Several studies have tried to address this data processing challenge by removing slices affected by DAs [3] or by using metal artifact reduction (MAR) algorithms [7]. Recently, a convolutional neural network (CNN) [8] and hand-crafted radiomic feature-based model [9] have been developed to detect the presence of DAs in CT volumes. However, to the best of our knowledge, no studies differentiated between DAs of different magnitudes or quantified how the location of these artifacts could affect quantitative imaging features used to train radiomic models. Furthermore, previous DA detection studies have classified hand-drawn regions of interest (ROI) as DA positive or DA negative [9] but have not examined the correlation between radiomic features in a given ROI and its distance from the DA source. These methods, even if effective at screening datasets for artifacts, could cause vast amounts of data to be unnecessarily marked as unclean, even if the artifacts do not homogeneously affect radiomic features in the patient’s image volume.
In this study, we introduce Detection of Artifacts for Automated Radiomics Technologies (DAART), a new algorithm to detect DAs on a per-slice basis in CT image datasets. Conventional image processing methods based on histogram-based thresholding and the CT sinogram are combined with a CNN network in order to create an automated three-class DA classifier and DA location detector for large radiomic datasets.
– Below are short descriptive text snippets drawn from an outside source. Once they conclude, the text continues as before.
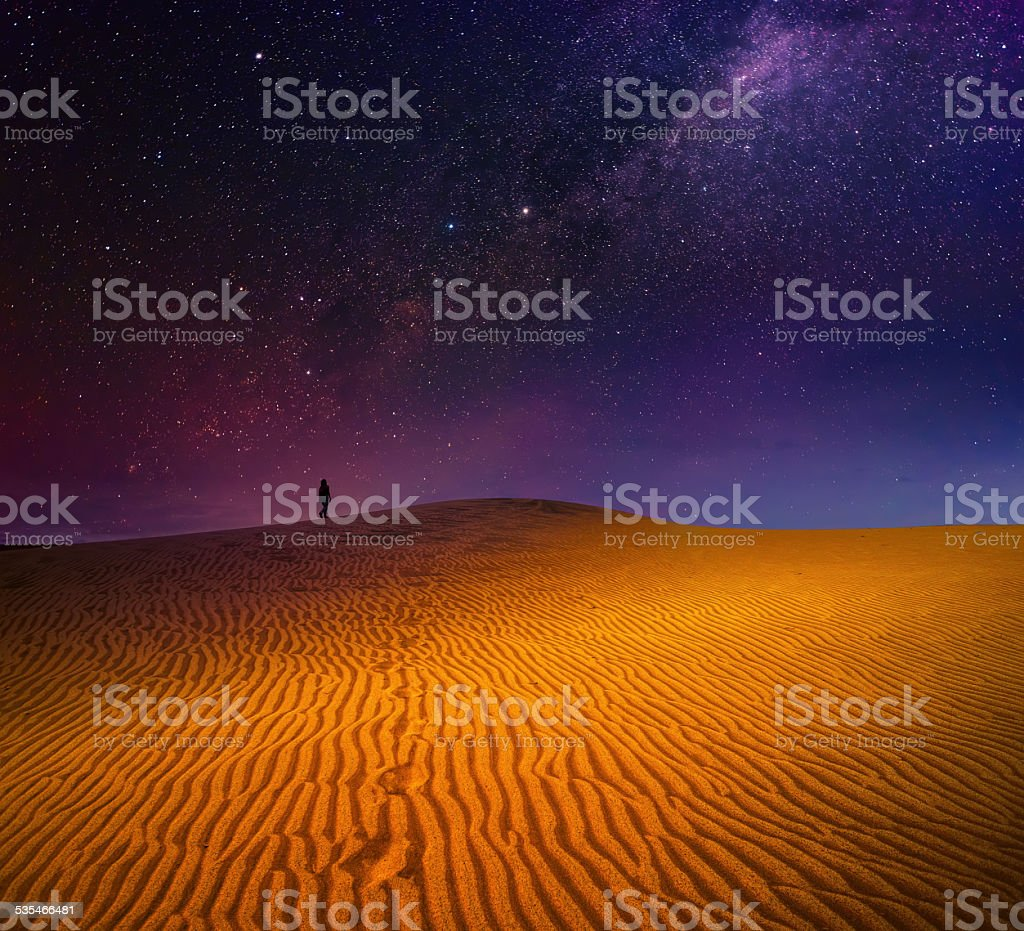 Backpacker is walking among sandy dunes under the starry sky stock photo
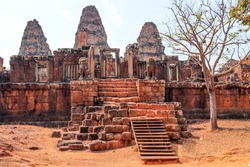 East Mebon entrance with towers and lions in Angkor complex, Siem Reap, Cambodia. The East Mebon is a 10th Century temple. The construction in the style of Pre Rup. Selective focus.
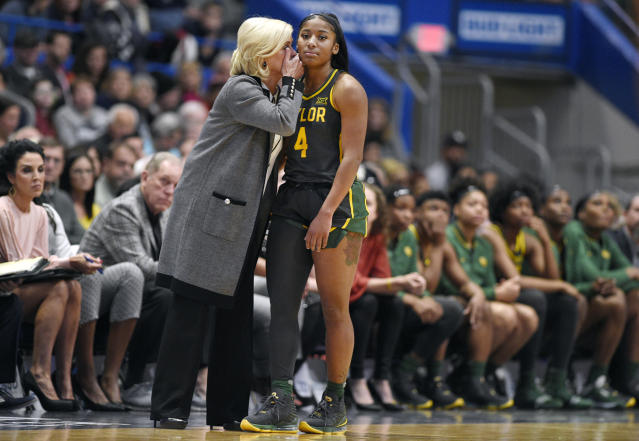 Baylor coach Kim Mulkey, left, talks with Baylor's Te'a Cooper during the second half of the team's NCAA college basketball game against Connecticut, Thursday, Jan. 9, 2020, in Hartford, Conn. (AP Photo/Jessica Hill)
Finally, we found a small set of radiomic features, all using the same filter, to be correlated with the physical distance between the DA and the gross tumour volume (GTV).
METHODS
The design of our study is represented in Figure 1.
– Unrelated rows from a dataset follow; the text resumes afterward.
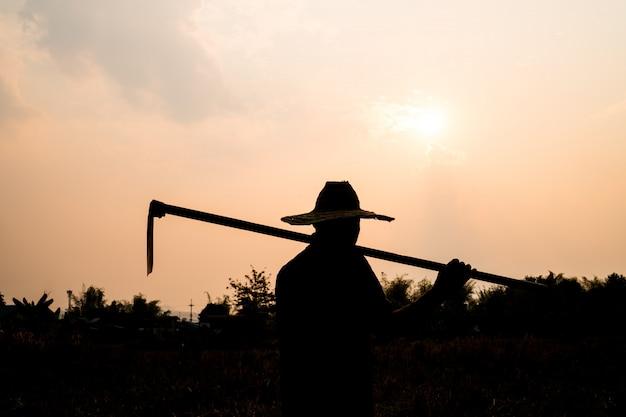 Черный силуэт работника или садовника, держа лопату на закате свет Premium Фотографии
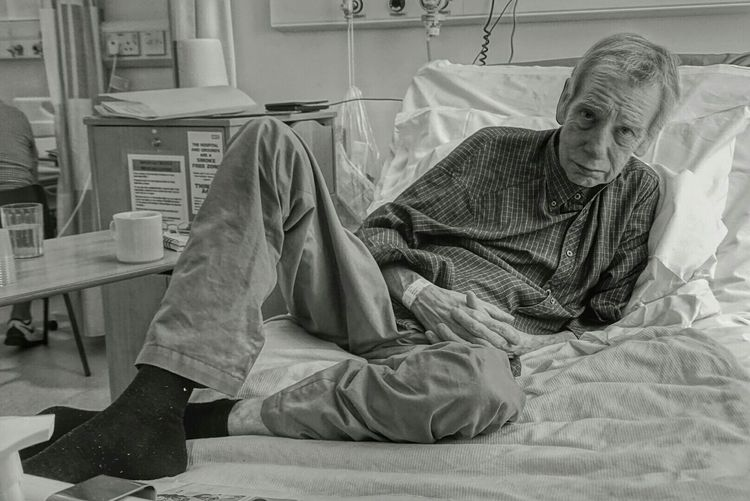 Portrait of senior man reclining on bed at hospital
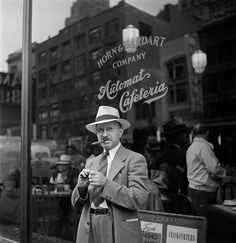 Stanley Kubrick - Man smoking a cigar in front of an automat. New York City, circa 1946.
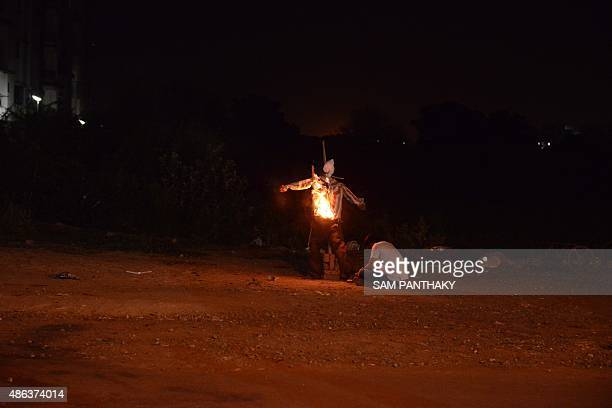 Indian citizen Kamleshbhai burns an effigy of the Convenor of the Patel Patidar Ananmat Andolan Hardik Patel in the New Ranip area on the outskirts...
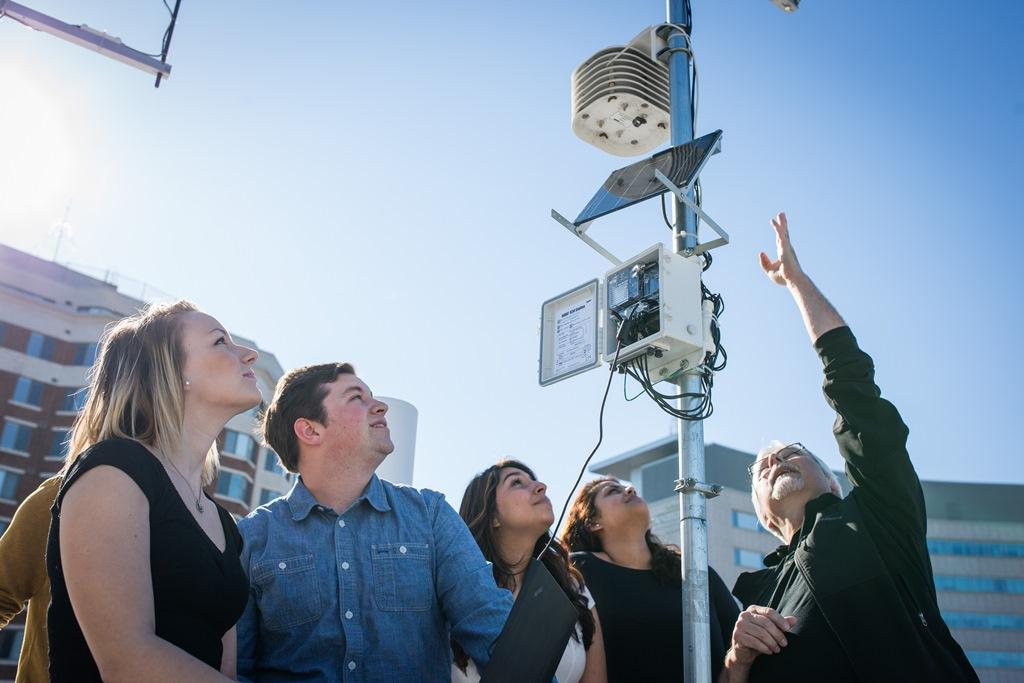 Quatre étudiants et un professeur autour d'une des stations météorologiques de l'Université d'Ottawa.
Dataset retrieval and labelling
The dataset used for this study consists of 3,211 head and neck cancer CT image volumes collected from 2005-07-26 to 2017-08-17 at the University Health Network (UHN) in Toronto, Canada (REB approval #17-5871). This dataset is referred to as RADCURE. Each patient’s CT volume contained a median of 181 slices, with each slice consisting of 512 × 512 pixels. The median slice thickness varied between 2.0 and 3.0 mm for different patients and had a median of 2.0 mm (see Supplementary Table 1 for a comprehensive list of imaging settings).
We developed Artifact Labelling Tool for Artifact Reduction (ALTAR), an open-source web-application enabling the review of large sets of images and the annotation of the magnitude and location of the dental artifacts. The application clipped all images to be between −1000 and 1000 Hounsfield Units (HU), thereby facilitating viewing of the grayscale images in a dynamic range conducive to DA identification. Manual annotations classified each of the patients as either having “strong” artifacts, “weak” artifacts, or no visible artifacts for the entire image stack. A patient labelled as “strong” had to have at least one slice containing artifact streaks which obscured significant portions of the patient’s body and which were easily visible outside the profile of the body. A patient labelled as “weak” had to have at least one slice with easily identifiable metal artifact streaks, but which did not fully obscure sections of the image and which were not plainly visible outside the patient’s body. Finally, a patient labelled as “none” had no identifiable dental artifacts. The z-index of the axial slice containing the strongest artifacts was also annotated for each patient in the strong or weak DA class. For patients with no DA, an axial slice index in the mouth was labelled. Other metal artifact streaks caused by catheters, metal implants, etc. were not taken into consideration for our study. These non-dental artifacts may be less common, as one study found that of 1,300 patients, 131 (10%) had artifacts below the head and neck region [10]. The images in our study were labelled by four different researchers, each labelling a subset of the data. The process was supervised by a researcher with 10 years of experience (details about the annotation accuracy and the analysis are reported in Supplementary Information).
Automated Classification
Classification is achieved using a two-step process. All head and neck CT image volumes are initially classified on the basis of whether or not they contain a dental artifact using a sinogram based detection (SBD) method. The original head and neck CT image volumes are then fed through a pre-trained CNN for secondary binary dental artifact classification. By observing the combined binary classifications of the two methods, a three-class dental artifact label is determined.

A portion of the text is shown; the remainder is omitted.